According to the abstract on fluoroalkyl-coated silicon implants, why did the FAS SAM coating fail to reduce the inflammatory response of silicon in rat brains?

# TEXT
------------------------

Stability of and inflammatory response to silicon coated with a fluoroalkyl self-assembled monolayer in the central nervous system

J Biomed Mater Res A. 2007 May;81(2):363-72. doi: 10.1002/jbm.a.31034.


A self-assembled monolayer (SAM) of fluoroalkyl silane (FAS) (CF(3)(CF(2))(5)(CH(2))(2)SiCl(3)) was deposited on the surface of silicon wafers, aiming to enhance its stability and to reduce the inflammatory response in the central nervous system. Following implantation of the FAS SAM coated silicon in rat brains, the FAS SAM coating failed to reduce the inflammatory response of silicon, because it could not prevent the corrosion of the underlying silicon. The corrosion was hindered for the initial 10 days by the FAS SAM coating, but there was nearly no difference when compared to the uncoated silicon when the implantation periods were extended to 28 and 90 days. The FAS SAM coating was completely removed within 28 and 90 days. Meanwhile, on all the extracted uncoated and FAS SAM coated silicon wafers, there were proteinaceous substances deposited on the surfaces, and the amount of the deposits increased with exposure time.

------------------------

# SOURCE DATA

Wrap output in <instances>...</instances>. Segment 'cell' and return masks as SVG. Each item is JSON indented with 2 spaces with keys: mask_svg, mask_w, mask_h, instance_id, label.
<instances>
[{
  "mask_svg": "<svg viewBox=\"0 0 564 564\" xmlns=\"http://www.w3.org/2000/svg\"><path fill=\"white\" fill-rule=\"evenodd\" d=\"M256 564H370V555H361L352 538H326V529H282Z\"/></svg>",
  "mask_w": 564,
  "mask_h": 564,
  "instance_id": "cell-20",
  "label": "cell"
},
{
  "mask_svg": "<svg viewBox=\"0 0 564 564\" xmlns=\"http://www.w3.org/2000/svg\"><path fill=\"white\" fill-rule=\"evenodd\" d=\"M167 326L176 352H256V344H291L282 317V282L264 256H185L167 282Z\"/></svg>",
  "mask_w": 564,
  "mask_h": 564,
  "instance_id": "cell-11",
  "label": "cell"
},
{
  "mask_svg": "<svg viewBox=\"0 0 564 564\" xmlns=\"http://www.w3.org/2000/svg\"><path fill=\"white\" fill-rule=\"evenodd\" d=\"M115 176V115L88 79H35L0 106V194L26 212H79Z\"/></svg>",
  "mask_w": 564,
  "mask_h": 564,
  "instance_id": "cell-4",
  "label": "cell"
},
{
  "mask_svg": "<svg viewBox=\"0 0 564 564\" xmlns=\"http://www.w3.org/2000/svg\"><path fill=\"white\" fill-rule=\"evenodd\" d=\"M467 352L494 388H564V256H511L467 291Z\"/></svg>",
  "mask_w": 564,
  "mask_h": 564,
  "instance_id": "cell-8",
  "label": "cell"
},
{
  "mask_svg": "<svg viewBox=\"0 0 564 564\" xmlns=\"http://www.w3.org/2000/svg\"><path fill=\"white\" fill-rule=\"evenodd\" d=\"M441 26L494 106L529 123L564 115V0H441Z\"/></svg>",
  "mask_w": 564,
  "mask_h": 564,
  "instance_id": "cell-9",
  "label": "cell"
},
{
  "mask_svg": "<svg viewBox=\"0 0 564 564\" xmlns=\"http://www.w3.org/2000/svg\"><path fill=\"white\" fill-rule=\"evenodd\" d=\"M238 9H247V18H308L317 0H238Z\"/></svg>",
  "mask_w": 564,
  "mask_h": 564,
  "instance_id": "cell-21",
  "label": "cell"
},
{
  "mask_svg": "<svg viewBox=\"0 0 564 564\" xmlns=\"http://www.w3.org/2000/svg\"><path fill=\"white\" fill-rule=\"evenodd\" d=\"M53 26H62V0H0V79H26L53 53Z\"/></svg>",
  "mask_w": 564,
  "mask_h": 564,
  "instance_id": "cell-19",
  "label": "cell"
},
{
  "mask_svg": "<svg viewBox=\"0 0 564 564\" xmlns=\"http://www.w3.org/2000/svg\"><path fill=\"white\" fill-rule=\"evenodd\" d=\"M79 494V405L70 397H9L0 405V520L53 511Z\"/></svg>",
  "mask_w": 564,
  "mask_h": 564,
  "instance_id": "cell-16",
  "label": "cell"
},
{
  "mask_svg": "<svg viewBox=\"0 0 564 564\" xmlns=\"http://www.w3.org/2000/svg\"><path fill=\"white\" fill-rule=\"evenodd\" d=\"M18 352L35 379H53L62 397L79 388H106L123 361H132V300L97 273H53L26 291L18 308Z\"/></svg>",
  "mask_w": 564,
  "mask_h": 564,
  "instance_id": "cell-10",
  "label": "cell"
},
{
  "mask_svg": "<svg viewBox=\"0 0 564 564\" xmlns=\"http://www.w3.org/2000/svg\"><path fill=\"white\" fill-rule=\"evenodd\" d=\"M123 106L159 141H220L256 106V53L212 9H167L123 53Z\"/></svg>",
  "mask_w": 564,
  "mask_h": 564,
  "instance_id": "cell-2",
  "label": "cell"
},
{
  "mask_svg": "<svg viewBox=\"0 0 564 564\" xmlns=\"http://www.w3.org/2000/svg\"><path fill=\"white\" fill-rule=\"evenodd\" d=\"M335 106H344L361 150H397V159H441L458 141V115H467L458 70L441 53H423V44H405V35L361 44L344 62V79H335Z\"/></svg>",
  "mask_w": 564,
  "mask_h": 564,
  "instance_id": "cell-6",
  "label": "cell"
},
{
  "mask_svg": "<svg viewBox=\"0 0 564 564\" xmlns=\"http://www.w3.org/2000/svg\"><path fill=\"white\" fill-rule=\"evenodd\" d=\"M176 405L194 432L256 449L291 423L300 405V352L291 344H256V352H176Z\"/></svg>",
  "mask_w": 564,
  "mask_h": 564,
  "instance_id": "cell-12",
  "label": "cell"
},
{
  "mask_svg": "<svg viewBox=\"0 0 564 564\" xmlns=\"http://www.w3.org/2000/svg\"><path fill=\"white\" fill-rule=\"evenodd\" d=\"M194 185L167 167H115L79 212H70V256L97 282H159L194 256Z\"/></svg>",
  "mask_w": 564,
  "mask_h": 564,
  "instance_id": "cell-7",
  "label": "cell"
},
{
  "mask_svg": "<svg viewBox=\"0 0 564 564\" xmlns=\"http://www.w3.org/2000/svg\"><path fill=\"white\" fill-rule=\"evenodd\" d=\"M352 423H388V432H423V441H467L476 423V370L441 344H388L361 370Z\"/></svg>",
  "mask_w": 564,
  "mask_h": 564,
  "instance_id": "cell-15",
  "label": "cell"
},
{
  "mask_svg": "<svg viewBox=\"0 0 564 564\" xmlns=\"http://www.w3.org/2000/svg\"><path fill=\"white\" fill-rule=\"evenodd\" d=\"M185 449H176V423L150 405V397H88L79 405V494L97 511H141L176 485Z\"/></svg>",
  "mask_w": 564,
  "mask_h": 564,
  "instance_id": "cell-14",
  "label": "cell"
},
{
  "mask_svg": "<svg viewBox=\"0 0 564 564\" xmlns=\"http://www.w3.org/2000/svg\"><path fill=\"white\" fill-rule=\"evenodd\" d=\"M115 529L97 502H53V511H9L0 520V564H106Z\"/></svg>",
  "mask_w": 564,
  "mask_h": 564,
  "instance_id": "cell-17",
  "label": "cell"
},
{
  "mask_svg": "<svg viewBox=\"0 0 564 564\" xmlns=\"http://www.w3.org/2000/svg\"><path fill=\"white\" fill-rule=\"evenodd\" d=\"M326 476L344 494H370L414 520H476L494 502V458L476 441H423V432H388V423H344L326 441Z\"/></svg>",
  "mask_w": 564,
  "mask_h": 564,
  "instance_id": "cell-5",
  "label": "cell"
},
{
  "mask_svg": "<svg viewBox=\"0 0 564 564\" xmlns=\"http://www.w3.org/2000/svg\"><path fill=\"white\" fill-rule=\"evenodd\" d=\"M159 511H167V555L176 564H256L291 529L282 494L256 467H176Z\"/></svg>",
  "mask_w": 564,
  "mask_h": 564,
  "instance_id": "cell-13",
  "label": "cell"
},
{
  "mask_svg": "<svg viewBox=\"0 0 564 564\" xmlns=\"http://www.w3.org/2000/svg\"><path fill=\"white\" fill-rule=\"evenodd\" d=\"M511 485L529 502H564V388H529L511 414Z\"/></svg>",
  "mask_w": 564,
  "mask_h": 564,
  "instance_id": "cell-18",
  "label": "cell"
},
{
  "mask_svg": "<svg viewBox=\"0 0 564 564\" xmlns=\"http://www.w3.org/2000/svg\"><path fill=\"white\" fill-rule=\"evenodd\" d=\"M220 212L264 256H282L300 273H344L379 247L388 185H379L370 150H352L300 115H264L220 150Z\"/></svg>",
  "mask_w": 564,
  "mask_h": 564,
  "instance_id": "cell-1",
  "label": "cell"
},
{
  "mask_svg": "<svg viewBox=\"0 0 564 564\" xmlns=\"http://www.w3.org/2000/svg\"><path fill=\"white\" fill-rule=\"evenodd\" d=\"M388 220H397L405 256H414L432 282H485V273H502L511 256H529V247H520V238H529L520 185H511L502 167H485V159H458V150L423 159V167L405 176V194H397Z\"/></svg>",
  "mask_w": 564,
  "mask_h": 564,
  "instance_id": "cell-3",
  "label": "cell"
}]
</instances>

------------------------

# ANSWER SECTION
It could not prevent the corrosion of the underlying silicon.